Hariyali chicken curry is a green curry with big mint, coriander and green chili flavours. It’s not your run of the mill Indian restaurant curry. It’s different. For when you want to mix things up.
You don’t see hariyali chicken curry on many restaurant menus. That’s too bad really. So many Indian restaurants are stuck on the same formula. 15 dishes. Done over and over. Time to grow a bit. Time to step it up. This is a homestyle curry that’s adapted to the Indian restaurant technique. I’ll be doing more of these going forward. India has so much more to give.
This is Indian restaurant cooking. They don’t wear nice clothes when they cook. You shouldn’t either. It will splatter. It will stain. Be ready. As always when cooking restaurant style prep is key. Make your curry base. If you want to push it make your mint coriander chutney from scratch.
Never heard of hariyali chicken curry? Time to get acquainted I think…
- 1 tsp indian restaurant spice mix or curry powder - recipe link below
- ½ tsp kashmiri chili powder
- ½ tsp kosher salt
- 3 Tbsp oil
- 2 green finger hot chilies - sliced thinly into rings
- 1 Tbsp garlic/ginger paste - recipe link below
- 3 Tbsp mint coriander chutney - recipe link below
- 15 oz curry base - recipe link below
- 10-12 oz pre-cooked chicken
- Make the spice mix.
- Heat your frying pan (don't use non-stick) briefly over medium heat. Add the oil.
- When the oil starts to shimmer add garlic ginger paste and the green chili rings and cook, stirring constantly, until it stops sputtering.
- Turn down the heat and add the spice mix. This is the critical step. Stir it constantly for 30 seconds. If it starts to darken lift the pan off the heat. You want the spice mix to cook in the oil but not burn.
- Turn the heat up to medium high. This is also really important. The heat is what caramelizes the onion in the curry base and gives the curry it's Indian restaurant flavour. As you become more comfortable with this technique try pushing it.
- Add 3 oz of curry base.
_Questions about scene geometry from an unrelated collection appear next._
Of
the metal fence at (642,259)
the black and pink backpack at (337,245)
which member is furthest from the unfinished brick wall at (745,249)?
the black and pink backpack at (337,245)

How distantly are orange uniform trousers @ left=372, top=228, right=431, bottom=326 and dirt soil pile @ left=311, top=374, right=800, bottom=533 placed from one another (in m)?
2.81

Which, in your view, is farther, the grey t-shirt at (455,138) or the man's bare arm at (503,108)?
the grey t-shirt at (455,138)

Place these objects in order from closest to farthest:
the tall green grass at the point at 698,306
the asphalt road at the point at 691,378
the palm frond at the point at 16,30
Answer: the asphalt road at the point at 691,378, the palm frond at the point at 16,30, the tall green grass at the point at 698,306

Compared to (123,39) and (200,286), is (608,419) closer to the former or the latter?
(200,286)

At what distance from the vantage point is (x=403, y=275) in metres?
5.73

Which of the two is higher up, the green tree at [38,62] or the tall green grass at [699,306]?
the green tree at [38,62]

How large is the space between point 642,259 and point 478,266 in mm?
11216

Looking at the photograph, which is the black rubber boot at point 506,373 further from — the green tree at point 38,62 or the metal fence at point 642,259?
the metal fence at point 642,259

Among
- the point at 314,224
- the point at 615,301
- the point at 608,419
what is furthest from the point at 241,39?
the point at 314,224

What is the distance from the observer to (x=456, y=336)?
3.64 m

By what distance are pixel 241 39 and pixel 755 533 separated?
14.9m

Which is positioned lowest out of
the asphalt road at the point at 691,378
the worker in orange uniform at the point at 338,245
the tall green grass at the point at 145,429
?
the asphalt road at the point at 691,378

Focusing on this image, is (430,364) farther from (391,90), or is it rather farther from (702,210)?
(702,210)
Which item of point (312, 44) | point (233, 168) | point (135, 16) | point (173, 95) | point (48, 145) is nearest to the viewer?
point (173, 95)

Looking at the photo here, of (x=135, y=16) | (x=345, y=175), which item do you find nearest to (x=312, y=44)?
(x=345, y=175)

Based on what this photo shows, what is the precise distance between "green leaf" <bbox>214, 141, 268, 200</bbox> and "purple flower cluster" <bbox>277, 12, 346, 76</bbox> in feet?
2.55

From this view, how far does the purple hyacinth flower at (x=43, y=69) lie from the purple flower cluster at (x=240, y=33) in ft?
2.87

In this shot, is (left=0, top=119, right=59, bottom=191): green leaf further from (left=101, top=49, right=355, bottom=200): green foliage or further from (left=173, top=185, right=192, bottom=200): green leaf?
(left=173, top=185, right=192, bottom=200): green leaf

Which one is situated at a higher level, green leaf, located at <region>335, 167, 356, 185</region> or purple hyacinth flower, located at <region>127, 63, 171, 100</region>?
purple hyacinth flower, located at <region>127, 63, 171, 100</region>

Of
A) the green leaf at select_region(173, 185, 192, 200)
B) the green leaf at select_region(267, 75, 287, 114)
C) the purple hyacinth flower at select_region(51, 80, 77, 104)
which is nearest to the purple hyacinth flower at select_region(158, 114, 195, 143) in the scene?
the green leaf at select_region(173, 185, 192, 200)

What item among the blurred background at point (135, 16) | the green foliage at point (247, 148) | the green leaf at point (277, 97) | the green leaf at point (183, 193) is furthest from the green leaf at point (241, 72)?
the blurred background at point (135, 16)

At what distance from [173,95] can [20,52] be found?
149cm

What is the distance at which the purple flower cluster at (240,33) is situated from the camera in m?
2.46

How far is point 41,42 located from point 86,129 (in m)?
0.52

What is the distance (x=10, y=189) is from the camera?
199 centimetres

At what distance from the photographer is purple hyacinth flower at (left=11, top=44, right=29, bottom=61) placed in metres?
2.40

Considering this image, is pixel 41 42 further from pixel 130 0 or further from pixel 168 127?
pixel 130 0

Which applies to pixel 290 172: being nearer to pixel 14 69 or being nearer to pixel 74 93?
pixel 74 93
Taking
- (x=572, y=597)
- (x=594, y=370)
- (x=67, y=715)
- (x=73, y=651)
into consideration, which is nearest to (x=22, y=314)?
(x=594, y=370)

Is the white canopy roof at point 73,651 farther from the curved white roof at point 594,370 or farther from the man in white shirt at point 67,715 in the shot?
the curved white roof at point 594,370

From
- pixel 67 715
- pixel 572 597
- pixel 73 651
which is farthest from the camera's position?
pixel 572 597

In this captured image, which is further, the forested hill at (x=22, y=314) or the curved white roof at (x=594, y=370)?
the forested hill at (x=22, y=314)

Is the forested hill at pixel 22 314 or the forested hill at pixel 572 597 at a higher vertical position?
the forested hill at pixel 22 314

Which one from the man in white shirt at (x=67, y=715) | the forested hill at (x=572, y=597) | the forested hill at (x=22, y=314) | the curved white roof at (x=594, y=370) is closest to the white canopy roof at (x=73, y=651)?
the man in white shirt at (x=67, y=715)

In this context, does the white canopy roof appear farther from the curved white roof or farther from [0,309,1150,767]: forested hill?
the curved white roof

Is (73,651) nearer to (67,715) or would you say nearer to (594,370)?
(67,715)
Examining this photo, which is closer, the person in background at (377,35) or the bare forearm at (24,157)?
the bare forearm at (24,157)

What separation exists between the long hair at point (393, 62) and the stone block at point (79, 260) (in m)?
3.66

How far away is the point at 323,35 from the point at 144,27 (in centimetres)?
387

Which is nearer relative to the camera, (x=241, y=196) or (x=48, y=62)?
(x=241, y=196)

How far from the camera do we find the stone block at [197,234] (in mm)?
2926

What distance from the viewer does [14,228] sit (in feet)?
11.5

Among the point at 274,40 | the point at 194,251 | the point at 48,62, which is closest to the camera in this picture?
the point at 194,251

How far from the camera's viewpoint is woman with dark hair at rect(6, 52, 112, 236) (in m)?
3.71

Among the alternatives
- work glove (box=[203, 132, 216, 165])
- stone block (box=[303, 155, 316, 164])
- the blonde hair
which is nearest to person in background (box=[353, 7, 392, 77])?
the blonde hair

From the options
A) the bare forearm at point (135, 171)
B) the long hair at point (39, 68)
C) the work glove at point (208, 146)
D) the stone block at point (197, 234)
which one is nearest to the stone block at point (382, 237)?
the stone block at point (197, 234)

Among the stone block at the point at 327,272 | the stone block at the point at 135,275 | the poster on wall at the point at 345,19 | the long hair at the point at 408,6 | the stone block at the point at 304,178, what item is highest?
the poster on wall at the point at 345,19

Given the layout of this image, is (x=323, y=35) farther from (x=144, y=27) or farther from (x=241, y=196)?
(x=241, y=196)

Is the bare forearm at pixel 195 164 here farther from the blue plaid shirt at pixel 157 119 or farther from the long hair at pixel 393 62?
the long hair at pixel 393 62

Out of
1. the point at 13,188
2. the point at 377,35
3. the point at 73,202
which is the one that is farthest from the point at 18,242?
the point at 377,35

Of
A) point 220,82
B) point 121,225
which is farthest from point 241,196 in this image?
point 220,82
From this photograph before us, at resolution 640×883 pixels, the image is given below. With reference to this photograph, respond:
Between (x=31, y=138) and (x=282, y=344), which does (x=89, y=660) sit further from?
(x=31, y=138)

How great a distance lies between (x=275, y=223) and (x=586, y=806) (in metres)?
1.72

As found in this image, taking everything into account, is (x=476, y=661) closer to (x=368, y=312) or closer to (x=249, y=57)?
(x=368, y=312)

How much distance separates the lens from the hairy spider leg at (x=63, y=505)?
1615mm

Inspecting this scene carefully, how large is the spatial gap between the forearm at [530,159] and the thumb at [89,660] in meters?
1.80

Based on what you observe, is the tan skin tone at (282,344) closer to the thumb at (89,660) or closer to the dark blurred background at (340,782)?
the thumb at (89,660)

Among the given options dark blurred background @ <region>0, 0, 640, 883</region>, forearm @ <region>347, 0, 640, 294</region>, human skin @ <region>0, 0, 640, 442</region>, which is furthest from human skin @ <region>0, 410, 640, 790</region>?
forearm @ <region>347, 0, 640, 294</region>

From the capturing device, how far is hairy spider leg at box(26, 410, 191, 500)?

Stir until bubbles form (little craters really), around 30 seconds. Think lively boil. Watch the edges of the pan. The curry can stick here. Sticking is OK. Just scrape it back into the base. Burning is bad.
- Mix in the mint coriander chutney.
- Now add 6 oz of curry base and stir briefly. Let it cook until the bubbles form again. This takes 1-2 minutes.
- Add the rest of the curry base and let cook until the bubbles form.
- Turn the heat down to low and add the pre-cooked chicken.
- Let the curry simmer for about 5 minutes. If it gets too thick add a bit more curry base. Don't add water.
- Garnish with a bit of red or green sliced chili if desired.
The recipe for curry base is here.
The recipe for indian restaurant spice mix is here.
The recipe for garlic ginger paste is here.
The recipe for mint coriander chutney is here.
If you haven't read about Indian restaurant technique yet, do that before you start cooking.
Have all your ingredients prepped and ready to go.
If you are making multiple curries, have your curry base warming in a pot on the stove. If you are just making one, microwave it to warm it up right before you start cooking.
Indian restaurants pre-cook their meat so it's ready for service. This recipe assumes the same. To pre-cook chicken, simply simmer it with a bit of curry powder and salt in chicken stock for about 10-15 minutes - until it's barely cooked.
To pre-cook lamb or beef, do the same but plan for 1 to 1/2 hours for lamb and 2 hours or more for beef. You are making stew meat so you are braising until tender. You will need to keep an eye on the level of the stock. For beef use beef stock.